Items from a dataset

+++

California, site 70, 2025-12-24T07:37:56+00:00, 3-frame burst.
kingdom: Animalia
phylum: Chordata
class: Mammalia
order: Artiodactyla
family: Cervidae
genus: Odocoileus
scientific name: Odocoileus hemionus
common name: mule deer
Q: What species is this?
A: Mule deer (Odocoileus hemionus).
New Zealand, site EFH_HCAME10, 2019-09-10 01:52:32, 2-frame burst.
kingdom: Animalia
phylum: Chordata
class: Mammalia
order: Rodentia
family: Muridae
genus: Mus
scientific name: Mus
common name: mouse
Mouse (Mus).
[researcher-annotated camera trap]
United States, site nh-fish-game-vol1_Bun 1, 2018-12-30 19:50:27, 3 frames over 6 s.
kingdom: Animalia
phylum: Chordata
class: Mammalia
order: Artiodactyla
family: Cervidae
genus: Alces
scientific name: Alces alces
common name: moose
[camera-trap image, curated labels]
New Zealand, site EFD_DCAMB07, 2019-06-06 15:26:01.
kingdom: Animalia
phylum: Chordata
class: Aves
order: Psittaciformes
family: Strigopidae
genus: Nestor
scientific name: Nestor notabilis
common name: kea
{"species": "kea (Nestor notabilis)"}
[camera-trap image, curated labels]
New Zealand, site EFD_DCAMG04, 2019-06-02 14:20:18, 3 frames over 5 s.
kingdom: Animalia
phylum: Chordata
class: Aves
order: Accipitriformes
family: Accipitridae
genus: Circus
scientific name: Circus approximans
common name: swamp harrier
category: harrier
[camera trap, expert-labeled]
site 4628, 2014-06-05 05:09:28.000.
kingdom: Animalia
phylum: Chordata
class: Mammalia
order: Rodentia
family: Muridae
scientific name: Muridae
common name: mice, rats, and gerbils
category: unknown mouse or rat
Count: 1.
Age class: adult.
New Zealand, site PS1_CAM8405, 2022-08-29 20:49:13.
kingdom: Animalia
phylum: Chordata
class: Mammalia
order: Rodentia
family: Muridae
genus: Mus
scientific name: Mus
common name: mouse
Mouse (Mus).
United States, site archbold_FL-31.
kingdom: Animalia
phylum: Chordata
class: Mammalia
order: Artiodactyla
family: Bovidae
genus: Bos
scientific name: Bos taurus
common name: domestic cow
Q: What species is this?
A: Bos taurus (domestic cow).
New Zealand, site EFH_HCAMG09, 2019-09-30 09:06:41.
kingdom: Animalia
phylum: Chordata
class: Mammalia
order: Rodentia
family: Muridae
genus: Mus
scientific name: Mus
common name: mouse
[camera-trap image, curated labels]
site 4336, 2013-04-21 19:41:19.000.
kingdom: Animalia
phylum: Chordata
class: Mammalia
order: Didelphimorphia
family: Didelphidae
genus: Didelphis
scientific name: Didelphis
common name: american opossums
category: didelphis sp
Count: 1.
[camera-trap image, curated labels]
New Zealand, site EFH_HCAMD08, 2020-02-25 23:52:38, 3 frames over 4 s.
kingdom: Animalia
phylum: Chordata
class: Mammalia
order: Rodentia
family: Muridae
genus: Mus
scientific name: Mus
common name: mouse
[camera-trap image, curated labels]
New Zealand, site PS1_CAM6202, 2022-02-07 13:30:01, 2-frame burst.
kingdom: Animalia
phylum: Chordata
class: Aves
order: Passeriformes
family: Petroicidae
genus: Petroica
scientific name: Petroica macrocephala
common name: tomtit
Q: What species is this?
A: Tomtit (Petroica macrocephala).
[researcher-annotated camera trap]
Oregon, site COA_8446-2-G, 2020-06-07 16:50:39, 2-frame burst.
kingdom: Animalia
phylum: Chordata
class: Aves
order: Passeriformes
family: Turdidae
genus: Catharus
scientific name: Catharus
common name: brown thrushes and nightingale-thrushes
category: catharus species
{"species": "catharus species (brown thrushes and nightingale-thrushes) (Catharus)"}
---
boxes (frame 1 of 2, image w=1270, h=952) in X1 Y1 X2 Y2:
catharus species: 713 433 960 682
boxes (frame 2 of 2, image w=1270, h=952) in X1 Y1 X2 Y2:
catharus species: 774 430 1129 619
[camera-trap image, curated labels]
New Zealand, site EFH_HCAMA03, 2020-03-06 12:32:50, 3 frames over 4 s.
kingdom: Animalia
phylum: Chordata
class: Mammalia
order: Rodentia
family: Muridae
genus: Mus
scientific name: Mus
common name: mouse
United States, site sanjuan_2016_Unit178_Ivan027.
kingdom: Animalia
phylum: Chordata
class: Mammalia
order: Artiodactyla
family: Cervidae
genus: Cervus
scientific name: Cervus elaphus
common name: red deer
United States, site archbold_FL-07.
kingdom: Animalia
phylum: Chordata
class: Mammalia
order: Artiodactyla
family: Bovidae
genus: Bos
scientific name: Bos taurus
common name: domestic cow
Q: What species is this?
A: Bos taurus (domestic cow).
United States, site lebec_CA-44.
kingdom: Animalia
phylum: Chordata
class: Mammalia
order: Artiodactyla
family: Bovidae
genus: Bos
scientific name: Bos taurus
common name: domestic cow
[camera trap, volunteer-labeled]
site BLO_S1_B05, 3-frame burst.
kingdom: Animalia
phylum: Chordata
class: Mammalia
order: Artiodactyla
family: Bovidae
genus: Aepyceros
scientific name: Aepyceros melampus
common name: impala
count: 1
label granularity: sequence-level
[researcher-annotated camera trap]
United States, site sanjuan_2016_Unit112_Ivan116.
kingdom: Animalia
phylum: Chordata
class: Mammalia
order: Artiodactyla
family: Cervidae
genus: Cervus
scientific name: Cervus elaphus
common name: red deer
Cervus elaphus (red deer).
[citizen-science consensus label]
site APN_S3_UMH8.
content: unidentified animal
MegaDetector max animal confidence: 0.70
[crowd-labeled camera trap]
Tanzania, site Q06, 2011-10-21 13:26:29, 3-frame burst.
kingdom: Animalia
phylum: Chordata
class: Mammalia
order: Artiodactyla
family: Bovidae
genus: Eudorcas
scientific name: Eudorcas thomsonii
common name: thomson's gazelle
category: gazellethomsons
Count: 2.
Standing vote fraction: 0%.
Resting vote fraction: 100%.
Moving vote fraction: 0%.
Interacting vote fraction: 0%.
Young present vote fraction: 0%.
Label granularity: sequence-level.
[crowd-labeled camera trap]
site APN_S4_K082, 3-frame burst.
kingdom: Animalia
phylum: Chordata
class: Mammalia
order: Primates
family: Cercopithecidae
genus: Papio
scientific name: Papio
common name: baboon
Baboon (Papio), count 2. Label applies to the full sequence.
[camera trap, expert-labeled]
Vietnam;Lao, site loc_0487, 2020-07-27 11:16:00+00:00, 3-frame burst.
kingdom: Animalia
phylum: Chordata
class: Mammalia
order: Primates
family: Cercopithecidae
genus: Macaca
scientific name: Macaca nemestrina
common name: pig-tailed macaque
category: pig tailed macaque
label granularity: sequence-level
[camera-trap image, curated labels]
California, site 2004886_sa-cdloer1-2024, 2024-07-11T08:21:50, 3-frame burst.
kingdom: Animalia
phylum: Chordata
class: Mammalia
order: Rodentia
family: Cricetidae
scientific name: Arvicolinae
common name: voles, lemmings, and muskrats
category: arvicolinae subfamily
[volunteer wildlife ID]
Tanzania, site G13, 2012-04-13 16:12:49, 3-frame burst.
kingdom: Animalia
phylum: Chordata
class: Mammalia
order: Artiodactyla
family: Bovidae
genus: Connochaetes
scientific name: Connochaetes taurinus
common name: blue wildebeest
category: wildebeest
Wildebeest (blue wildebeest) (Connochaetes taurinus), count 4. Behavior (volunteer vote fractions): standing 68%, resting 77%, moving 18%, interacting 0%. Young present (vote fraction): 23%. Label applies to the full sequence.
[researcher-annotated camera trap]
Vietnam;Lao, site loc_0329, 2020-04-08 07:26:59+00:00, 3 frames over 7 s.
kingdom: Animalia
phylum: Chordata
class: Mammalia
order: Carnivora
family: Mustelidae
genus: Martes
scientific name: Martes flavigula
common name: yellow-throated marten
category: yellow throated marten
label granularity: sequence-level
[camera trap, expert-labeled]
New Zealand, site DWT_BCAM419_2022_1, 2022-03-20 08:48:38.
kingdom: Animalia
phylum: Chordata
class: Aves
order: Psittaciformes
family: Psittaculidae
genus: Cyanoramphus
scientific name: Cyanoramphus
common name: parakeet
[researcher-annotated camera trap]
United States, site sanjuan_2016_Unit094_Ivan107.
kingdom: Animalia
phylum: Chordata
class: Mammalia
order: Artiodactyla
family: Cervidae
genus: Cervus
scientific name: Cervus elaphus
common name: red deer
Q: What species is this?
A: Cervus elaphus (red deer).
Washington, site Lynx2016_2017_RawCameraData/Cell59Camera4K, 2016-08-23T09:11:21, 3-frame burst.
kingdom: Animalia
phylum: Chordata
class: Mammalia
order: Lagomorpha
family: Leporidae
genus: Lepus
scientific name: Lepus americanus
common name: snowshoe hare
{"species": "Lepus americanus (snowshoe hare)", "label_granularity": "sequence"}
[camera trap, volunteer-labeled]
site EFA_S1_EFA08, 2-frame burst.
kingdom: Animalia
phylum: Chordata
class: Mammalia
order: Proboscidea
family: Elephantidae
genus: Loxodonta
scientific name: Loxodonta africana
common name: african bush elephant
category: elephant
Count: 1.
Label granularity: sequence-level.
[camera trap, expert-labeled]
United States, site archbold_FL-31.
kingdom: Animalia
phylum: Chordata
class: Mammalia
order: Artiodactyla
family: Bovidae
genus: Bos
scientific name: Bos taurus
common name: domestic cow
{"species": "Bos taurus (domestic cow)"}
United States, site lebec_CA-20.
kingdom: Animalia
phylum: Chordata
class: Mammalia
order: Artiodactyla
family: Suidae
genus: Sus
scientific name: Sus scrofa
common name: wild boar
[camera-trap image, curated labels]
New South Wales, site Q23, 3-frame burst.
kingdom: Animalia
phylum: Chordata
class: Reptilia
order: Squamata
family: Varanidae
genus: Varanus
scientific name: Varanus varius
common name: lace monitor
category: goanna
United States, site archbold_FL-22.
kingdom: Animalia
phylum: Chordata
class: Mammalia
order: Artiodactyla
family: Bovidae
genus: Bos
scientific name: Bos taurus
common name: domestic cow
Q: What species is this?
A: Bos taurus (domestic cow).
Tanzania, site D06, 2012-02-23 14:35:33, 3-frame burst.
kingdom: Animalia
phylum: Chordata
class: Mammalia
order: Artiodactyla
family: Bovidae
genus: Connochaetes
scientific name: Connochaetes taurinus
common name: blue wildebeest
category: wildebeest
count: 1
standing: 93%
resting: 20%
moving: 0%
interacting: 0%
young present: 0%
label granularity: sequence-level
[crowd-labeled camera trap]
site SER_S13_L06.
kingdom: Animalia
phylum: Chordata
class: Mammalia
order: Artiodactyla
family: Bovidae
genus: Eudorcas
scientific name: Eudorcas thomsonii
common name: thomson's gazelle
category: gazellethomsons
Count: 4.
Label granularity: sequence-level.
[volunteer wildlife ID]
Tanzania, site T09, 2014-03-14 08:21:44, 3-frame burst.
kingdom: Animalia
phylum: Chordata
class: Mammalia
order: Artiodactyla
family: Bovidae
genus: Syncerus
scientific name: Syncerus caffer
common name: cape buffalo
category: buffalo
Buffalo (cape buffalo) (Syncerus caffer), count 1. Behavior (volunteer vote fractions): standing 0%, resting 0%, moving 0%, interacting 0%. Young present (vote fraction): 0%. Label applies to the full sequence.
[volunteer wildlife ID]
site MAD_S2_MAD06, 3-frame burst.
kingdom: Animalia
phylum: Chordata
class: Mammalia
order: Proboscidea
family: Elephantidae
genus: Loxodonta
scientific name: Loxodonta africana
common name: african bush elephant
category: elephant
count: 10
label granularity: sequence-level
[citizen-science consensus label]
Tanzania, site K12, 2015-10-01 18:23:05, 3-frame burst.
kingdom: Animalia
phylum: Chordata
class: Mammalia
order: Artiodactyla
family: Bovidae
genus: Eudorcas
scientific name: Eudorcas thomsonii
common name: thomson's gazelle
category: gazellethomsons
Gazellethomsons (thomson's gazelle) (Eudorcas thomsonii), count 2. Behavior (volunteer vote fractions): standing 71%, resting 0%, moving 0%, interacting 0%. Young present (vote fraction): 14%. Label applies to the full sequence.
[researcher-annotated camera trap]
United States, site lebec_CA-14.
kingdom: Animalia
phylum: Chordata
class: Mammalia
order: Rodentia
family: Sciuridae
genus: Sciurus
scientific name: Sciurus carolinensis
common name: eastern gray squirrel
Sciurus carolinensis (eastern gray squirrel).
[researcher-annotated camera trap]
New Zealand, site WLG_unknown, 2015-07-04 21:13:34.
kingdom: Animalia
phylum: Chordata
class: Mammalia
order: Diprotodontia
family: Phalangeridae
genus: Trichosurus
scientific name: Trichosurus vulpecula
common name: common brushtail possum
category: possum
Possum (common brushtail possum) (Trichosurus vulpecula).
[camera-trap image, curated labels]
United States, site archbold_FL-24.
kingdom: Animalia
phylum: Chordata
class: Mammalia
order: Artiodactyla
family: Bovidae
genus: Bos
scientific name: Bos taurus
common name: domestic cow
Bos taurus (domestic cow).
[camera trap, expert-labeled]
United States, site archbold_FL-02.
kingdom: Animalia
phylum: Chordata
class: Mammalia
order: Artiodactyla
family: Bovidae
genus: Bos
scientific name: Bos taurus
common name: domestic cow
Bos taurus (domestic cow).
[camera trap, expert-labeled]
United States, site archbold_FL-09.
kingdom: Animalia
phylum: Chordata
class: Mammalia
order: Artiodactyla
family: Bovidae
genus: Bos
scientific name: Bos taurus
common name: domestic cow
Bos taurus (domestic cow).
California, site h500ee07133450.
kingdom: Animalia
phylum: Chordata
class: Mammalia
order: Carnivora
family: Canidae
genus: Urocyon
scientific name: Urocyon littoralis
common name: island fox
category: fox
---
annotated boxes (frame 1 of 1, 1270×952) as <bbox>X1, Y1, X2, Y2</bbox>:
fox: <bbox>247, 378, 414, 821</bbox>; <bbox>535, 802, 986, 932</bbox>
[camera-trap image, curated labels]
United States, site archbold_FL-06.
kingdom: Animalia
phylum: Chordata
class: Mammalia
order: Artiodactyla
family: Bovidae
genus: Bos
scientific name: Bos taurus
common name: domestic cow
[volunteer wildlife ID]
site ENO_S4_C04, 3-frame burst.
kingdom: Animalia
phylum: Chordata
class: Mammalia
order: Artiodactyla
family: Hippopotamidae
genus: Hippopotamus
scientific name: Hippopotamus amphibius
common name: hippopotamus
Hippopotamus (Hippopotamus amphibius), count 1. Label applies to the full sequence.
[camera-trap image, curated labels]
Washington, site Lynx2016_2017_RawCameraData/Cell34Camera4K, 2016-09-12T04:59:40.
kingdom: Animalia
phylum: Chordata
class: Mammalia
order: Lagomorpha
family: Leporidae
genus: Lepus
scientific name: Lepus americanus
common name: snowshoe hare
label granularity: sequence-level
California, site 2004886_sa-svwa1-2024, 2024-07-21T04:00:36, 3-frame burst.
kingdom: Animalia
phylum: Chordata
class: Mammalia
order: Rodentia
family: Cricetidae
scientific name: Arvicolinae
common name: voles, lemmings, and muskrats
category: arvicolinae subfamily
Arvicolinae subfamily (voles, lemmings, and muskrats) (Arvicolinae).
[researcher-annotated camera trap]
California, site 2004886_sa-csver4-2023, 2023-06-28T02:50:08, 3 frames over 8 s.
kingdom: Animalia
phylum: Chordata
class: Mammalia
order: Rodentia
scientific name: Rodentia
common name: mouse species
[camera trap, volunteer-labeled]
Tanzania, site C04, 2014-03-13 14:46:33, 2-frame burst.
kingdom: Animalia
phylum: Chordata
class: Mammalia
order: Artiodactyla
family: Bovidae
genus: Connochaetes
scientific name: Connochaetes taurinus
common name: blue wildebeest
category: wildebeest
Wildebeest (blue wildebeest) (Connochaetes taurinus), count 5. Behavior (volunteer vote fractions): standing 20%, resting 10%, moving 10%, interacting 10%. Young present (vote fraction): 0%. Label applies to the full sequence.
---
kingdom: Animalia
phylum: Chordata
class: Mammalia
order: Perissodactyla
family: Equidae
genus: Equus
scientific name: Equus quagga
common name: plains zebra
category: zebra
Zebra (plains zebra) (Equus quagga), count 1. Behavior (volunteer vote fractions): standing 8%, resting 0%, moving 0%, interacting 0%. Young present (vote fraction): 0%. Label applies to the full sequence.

+++

Goal of the exercise: Output the first line of the entries above and every line after it, exactly as written, ending with the line that contains "New Zealand, site EFH_HCAME10, 2019-09-10".

Reply:
California, site 70, 2025-12-24T07:37:56+00:00, 3-frame burst.
kingdom: Animalia
phylum: Chordata
class: Mammalia
order: Artiodactyla
family: Cervidae
genus: Odocoileus
scientific name: Odocoileus hemionus
common name: mule deer
Q: What species is this?
A: Mule deer (Odocoileus hemionus).
New Zealand, site EFH_HCAME10, 2019-09-10 01:52:32, 2-frame burst.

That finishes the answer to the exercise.